[begin Supplied data]
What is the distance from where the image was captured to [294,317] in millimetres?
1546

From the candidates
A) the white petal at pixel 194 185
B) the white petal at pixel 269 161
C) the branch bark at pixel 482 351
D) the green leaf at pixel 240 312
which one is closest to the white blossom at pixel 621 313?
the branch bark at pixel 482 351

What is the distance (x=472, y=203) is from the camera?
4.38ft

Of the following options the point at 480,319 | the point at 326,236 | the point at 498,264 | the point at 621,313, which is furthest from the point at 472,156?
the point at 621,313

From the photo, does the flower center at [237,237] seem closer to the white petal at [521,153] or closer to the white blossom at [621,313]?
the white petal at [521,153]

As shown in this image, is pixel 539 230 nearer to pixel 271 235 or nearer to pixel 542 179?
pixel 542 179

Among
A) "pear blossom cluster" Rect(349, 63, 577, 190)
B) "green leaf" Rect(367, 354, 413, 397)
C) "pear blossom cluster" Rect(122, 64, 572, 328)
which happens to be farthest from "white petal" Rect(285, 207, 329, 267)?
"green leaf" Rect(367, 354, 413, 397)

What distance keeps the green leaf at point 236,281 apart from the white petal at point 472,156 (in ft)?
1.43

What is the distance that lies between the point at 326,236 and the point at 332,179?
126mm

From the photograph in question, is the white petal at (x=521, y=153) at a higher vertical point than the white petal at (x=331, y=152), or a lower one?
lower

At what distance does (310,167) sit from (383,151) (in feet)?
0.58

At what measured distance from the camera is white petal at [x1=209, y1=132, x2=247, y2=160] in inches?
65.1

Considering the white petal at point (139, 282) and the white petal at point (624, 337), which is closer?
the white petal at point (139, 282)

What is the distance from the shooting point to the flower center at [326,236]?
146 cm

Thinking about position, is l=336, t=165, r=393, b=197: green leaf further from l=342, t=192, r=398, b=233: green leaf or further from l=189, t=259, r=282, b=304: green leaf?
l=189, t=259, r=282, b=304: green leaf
[end Supplied data]
Instructions to follow
Rewrite all of the material above as a numbered list, one line per item, leaving out the blank lines.

Response below
1. What is the distance from where the image was captured to [294,317] in millimetres?
2. 1546
3. From the candidates
4. A) the white petal at pixel 194 185
5. B) the white petal at pixel 269 161
6. C) the branch bark at pixel 482 351
7. D) the green leaf at pixel 240 312
8. which one is closest to the white blossom at pixel 621 313?
9. the branch bark at pixel 482 351
10. What is the distance (x=472, y=203) is from the camera?
11. 4.38ft
12. Of the following options the point at 480,319 | the point at 326,236 | the point at 498,264 | the point at 621,313, which is furthest from the point at 472,156?
13. the point at 621,313
14. From the photo, does the flower center at [237,237] seem closer to the white petal at [521,153] or closer to the white blossom at [621,313]?
15. the white petal at [521,153]
16. As shown in this image, is pixel 539 230 nearer to pixel 271 235 or nearer to pixel 542 179?
17. pixel 542 179
18. Among
19. A) "pear blossom cluster" Rect(349, 63, 577, 190)
20. B) "green leaf" Rect(367, 354, 413, 397)
21. C) "pear blossom cluster" Rect(122, 64, 572, 328)
22. which happens to be farthest from "white petal" Rect(285, 207, 329, 267)?
23. "green leaf" Rect(367, 354, 413, 397)
24. What distance keeps the green leaf at point 236,281 apart from the white petal at point 472,156 (in ft)?
25. 1.43
26. What is the distance that lies between the point at 326,236 and the point at 332,179?
27. 126mm
28. From the photograph in question, is the white petal at (x=521, y=153) at a higher vertical point than the white petal at (x=331, y=152), or a lower one?
29. lower
30. At what distance does (310,167) sit from (383,151) (in feet)?
31. 0.58
32. At what measured distance from the camera is white petal at [x1=209, y1=132, x2=247, y2=160] in inches?
33. 65.1
34. Considering the white petal at point (139, 282) and the white petal at point (624, 337), which is closer?
35. the white petal at point (139, 282)
36. What is the distance from the shooting point to the flower center at [326,236]?
37. 146 cm
38. Thinking about position, is l=336, t=165, r=393, b=197: green leaf further from l=342, t=192, r=398, b=233: green leaf or further from l=189, t=259, r=282, b=304: green leaf?
39. l=189, t=259, r=282, b=304: green leaf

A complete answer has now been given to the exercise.